Siz Shver Tzizein Ah Yid
There is a famous Yiddish expression, which, like all Yiddish expressions, is more of an emotive groan than a declarative statement: "Siz shver tzizein ah Yid--It's difficult to be a Jew." The expression may not be ubiquitous today, but decades ago it was a catchphrase of American Jewry. It is said that Rav Moshe Feinstein, zt"l, recoiled when hearing the expression; he felt that the attitude it presented led many Jews astray.
Rav Moshe believed that the joys and privileges of Judaism were being ignored by well-meaning parents, who did not understand why what they saw as noble sacrifice was viewed by their children as fruitless toil. Children, hearing their parents krechtz over their religion, were being trained to view Judaism as a burden. From there it was a slippery slide down the slope of assimilation. After all, who in their right mind would want to embrace a burdensome life? This was America! Consequently, these parents were rewarded with non-Jewish grandchildren.

» Required task A:
Rewrite the rows between the lines holding "this 500×331 image." and "cracked asphalt [0, 197, 498, 331]", inclusive, with "detector" replaced by "scanner" and nothing else changed.

(Items from a labeling collection)

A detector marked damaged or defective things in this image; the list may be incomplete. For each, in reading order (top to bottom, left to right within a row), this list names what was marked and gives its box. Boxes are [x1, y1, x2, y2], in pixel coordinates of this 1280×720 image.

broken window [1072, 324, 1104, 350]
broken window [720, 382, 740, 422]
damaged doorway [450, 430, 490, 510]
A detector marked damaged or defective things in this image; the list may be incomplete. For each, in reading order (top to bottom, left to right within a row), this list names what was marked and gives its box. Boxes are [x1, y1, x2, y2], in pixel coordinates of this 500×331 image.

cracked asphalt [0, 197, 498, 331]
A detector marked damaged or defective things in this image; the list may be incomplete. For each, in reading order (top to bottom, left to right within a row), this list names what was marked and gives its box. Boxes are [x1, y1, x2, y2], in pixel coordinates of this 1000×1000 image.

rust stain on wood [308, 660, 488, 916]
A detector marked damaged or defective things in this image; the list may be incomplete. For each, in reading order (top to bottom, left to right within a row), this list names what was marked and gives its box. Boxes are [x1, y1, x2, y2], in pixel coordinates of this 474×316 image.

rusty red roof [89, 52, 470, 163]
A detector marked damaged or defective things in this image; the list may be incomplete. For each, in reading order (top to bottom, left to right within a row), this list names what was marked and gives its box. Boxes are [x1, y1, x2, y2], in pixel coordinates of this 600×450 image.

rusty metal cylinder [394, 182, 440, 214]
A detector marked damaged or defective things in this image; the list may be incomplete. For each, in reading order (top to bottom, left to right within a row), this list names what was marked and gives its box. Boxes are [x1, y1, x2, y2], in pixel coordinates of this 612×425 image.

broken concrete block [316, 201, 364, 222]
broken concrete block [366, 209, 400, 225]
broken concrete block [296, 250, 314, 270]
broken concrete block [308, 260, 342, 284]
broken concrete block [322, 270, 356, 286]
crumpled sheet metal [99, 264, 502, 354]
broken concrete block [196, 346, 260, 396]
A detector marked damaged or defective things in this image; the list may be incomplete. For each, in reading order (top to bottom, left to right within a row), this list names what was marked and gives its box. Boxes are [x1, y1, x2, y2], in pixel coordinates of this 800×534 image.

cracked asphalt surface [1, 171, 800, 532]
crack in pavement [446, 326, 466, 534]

» Required task B:
Answer these questions from the passage on the Yiddish expression:
(i) What English rendering does it give for "Siz shver tzizein ah Yid"?
(ii) Who is said to have recoiled on hearing the expression?
(iii) With what were the parents who complained about their religion rewarded?

» Exercise answer A:
A scanner marked damaged or defective things in this image; the list may be incomplete. For each, in reading order (top to bottom, left to right within a row), this list names what was marked and gives its box. Boxes are [x1, y1, x2, y2], in pixel coordinates of this 500×331 image.

cracked asphalt [0, 197, 498, 331]

» Exercise answer B:
(i) It's difficult to be a Jew.
(ii) Rav Moshe Feinstein.
(iii) Non-Jewish grandchildren.